— Stated problem —
Take the line that contains "Which item out" as the first line and the last line of the material below as the final one; reproduce exactly the lines between, inclusive.

— Data for processing —
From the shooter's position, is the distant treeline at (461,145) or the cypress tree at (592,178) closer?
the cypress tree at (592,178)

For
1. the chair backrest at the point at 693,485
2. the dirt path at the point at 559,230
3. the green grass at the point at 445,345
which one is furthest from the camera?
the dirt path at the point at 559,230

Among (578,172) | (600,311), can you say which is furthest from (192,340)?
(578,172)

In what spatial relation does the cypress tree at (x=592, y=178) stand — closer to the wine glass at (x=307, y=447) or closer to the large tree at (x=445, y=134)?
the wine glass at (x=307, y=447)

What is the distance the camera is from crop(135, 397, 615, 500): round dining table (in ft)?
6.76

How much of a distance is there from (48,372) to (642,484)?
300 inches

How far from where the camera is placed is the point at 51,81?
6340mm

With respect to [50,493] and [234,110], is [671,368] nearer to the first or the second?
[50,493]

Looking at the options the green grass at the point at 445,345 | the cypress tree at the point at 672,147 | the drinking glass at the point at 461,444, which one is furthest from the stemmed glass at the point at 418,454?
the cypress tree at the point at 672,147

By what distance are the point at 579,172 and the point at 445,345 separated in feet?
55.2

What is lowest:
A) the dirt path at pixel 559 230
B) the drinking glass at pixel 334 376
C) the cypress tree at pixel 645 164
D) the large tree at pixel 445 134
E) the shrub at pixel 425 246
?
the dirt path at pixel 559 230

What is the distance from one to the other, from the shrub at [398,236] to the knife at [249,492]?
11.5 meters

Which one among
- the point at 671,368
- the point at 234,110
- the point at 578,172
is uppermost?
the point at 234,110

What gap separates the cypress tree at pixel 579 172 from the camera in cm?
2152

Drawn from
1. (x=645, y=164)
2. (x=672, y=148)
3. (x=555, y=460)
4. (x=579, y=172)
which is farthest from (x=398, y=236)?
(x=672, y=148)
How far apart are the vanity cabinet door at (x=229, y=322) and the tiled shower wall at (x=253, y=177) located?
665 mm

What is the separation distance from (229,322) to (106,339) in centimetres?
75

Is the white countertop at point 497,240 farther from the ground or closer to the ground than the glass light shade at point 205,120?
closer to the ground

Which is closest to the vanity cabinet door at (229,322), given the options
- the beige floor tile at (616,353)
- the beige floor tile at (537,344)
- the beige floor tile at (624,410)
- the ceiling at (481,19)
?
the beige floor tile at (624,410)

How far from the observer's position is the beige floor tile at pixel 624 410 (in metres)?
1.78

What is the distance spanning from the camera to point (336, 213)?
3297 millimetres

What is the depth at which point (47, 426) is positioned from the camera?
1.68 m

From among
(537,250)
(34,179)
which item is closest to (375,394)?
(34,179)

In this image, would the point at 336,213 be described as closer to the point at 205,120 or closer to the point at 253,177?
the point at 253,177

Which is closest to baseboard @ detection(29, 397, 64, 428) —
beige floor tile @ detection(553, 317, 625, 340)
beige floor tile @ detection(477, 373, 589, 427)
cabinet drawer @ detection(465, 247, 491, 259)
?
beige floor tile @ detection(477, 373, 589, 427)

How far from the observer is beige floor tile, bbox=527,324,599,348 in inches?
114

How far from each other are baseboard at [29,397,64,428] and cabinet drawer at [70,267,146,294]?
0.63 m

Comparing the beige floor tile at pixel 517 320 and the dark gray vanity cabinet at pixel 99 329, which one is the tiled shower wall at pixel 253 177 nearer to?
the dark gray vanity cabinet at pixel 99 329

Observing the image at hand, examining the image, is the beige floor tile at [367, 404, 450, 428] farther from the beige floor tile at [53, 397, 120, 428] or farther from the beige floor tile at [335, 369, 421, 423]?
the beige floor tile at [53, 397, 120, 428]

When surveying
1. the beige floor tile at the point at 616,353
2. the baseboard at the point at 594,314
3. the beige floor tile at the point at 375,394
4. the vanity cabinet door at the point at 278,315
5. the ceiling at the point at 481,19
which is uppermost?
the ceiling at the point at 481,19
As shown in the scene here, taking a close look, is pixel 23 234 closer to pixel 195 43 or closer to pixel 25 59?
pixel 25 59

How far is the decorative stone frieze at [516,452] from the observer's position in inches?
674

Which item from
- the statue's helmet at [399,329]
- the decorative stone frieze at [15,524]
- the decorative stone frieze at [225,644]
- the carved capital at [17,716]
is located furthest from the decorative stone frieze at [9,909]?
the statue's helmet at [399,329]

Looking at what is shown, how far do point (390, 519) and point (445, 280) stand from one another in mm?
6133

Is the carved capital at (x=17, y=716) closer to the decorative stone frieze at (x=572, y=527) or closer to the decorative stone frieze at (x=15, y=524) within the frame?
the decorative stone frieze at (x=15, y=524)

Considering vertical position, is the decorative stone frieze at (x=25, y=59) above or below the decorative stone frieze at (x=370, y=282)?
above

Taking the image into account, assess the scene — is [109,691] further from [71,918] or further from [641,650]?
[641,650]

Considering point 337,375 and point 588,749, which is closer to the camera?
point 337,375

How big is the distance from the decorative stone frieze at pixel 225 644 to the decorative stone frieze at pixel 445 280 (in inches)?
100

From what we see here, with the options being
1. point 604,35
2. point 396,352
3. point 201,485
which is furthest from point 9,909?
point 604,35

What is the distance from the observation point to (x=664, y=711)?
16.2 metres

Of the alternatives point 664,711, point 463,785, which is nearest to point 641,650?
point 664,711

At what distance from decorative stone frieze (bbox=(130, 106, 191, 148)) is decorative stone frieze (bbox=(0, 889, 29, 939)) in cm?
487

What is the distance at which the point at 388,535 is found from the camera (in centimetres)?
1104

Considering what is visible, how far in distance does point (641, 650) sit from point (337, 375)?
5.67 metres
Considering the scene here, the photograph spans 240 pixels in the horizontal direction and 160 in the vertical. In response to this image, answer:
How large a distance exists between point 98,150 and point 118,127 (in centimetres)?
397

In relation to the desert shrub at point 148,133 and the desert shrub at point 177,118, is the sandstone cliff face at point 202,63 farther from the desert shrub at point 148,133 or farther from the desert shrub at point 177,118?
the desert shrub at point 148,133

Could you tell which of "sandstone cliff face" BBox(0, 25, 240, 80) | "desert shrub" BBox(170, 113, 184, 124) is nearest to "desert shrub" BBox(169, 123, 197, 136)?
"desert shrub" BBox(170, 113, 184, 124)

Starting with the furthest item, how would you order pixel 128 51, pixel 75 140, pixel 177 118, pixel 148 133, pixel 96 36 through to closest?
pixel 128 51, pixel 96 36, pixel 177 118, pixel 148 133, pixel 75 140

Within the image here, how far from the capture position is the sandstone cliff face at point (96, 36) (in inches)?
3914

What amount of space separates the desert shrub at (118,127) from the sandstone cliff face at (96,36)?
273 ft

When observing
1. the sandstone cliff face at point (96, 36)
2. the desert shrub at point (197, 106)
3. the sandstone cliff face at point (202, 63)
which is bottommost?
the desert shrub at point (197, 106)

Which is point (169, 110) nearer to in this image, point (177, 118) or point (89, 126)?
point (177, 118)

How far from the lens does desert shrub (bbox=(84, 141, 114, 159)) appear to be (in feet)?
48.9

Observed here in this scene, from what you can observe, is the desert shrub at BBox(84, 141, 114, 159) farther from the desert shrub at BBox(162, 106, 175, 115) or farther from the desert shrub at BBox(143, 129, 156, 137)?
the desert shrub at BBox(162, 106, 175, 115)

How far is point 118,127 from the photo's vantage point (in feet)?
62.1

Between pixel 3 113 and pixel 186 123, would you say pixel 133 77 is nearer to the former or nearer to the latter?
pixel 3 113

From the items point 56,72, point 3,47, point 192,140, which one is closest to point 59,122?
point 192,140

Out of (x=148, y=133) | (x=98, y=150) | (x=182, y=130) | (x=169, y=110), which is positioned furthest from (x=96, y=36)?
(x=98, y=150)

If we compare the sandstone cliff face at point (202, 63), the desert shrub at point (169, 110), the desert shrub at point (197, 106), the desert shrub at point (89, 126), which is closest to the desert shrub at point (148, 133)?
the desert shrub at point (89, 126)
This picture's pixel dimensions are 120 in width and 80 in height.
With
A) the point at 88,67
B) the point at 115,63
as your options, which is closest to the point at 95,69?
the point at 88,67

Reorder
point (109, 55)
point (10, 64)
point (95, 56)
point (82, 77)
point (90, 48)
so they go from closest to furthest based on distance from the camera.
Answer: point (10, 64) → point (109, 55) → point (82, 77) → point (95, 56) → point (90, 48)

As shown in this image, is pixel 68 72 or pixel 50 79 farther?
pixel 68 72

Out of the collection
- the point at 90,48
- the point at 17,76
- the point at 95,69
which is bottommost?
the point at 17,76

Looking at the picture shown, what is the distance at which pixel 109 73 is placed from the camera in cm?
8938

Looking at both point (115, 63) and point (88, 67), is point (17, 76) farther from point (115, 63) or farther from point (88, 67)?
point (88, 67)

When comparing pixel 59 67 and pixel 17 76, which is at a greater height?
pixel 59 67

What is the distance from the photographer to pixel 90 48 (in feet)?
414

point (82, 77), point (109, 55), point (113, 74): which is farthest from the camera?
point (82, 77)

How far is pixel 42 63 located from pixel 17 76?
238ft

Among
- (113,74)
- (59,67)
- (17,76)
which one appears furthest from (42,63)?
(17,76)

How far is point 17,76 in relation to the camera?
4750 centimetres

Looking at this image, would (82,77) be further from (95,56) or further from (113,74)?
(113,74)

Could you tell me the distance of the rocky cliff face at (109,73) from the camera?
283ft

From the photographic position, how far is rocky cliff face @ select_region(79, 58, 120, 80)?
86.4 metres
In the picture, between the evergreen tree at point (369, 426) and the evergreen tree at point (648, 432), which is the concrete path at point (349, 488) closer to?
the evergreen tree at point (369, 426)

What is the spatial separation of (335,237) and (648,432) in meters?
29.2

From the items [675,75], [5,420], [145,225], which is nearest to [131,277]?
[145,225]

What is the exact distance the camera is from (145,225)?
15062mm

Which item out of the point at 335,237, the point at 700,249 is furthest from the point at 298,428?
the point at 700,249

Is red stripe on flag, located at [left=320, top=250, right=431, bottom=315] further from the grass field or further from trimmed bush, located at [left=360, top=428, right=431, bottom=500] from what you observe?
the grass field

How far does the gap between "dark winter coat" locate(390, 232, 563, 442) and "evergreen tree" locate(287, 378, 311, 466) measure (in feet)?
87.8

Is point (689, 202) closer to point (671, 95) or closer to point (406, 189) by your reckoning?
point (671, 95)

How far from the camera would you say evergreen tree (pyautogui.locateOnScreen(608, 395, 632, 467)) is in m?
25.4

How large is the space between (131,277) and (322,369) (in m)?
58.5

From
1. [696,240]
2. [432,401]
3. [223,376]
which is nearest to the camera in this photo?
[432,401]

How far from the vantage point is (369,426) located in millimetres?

— Answer to this problem —
Which item out of the point at 335,237, the point at 700,249 is furthest from the point at 298,428?
the point at 700,249

Is red stripe on flag, located at [left=320, top=250, right=431, bottom=315] further from the grass field or further from trimmed bush, located at [left=360, top=428, right=431, bottom=500] from what you observe?
the grass field

How far does the gap between "dark winter coat" locate(390, 232, 563, 442) and "evergreen tree" locate(287, 378, 311, 466) measure (in feet)?
87.8

Is point (689, 202) closer to point (671, 95) or closer to point (406, 189) by your reckoning?
point (671, 95)

How far from the camera would you say evergreen tree (pyautogui.locateOnScreen(608, 395, 632, 467)) is in m?
25.4

How large is the space between (131,277) and (322,369) (in m)?
58.5

From
1. [696,240]
2. [432,401]
3. [223,376]
which is nearest to the camera in this photo?
[432,401]

How far from the vantage point is (369,426) located in millimetres?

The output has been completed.